= Marcel Lobelle =

Marcel Jules Odilon Lobelle (March 9 1893 - August 30 1967) was a Belgian aeronautical engineer who spent his professional career working in Britain.

==Early life==
He was born in Kortrijk, Flanders.

He fought in the Belgian Army at the start of World War I, with the 1st Regiment of Grenadiers. He was seriously wounded in the fighting for Tervaete during the Battle of the Yser in October 1914.

==Career==
On being discharged from the army in 1917, he moved to Britain, taking employment with the Tarrant Company, and then Martinsyde, before eventually becoming chief designer at Fairey Aviation.

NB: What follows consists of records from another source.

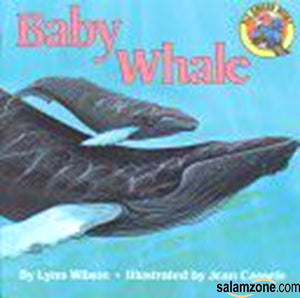 Baby Whale (Reading Railroad)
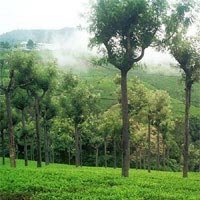 Ooty Packages - 1 Night and 2 Days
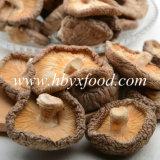Fungo di Shiitake fresco con imballaggio differente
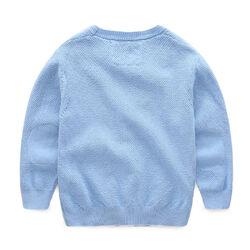 James Bulger's Sweater.jpg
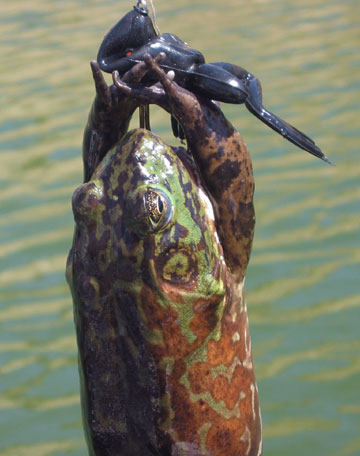 Catching Bullfrogs With Fishing Pole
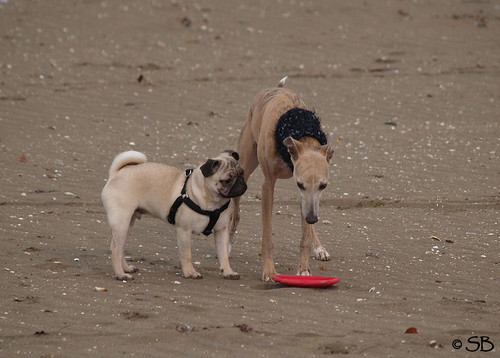 Mops Mino & Whippet Coco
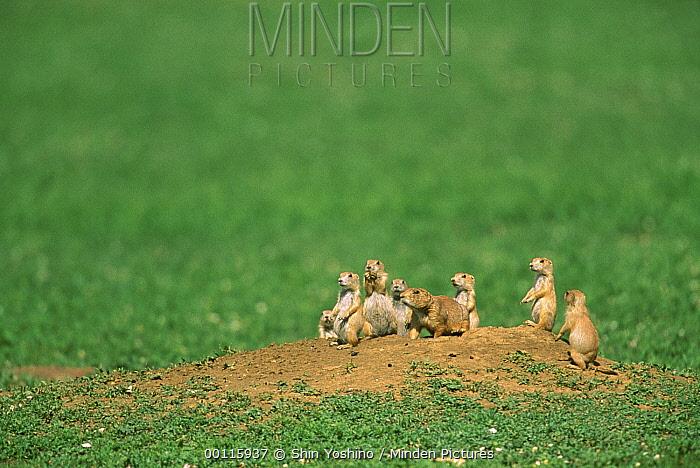 Black-tailed Prairie Dog (Cynomys ludovicianus) group at burrow entrance, North America  -  Shin Yoshino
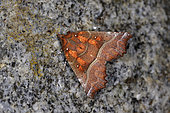 Herald (Scoliopteryx libatrix) Imago wintering in the basement of a house, France
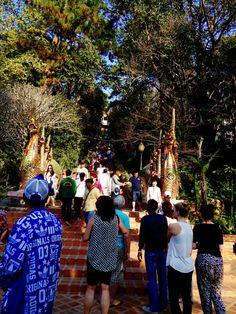 Wat Phra That Doi Suthep de Chiang Mai Road Trip Thailande
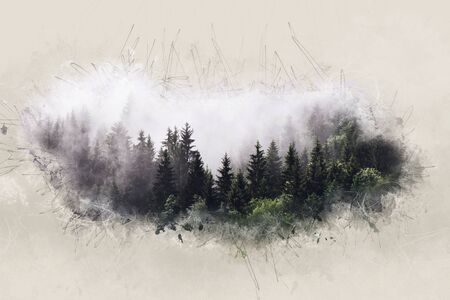 Foggy dawn in an artistic evergreen forest with a wide border effect resembling fog, mist or clouds creating a dreamy ethereal atmosphere Stock Photo
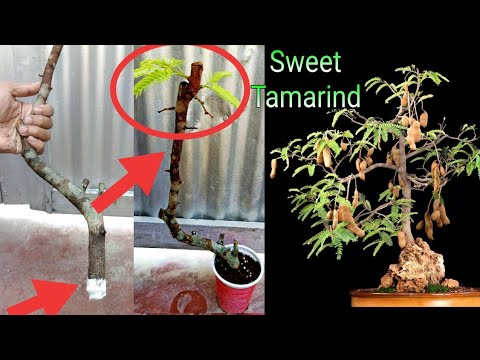 Download How to grow tamarind (imli) tree from cutting!!!!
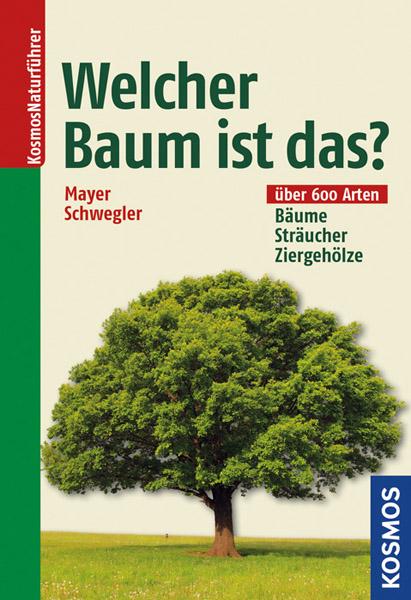 LIT: Welcher Baum ist das?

Lobelle left Fairey in 1940 and joined the R. Malcolm Company, which became ML Aviation in 1946 (after Noel Mobbs and Lobelle, the managing director and chief designer respectively).

===Aircraft===
- Fairey Firefly I (1925)
- Fairey Fox (1925)
- Fairey Firefly II (1929)
- Fairey Swordfish (1934)
- Fairey Battle (1936)
- Fairey P.4/34 (1937)
- Fairey Fulmar (1937)
- Fairey Albacore (1938)
- Fairey Barracuda (1940)

==Personal life==
He died at Wexham Park Hospital on 30 August 1967. The death notice stated that he was aged 74 and that he was married to Doris.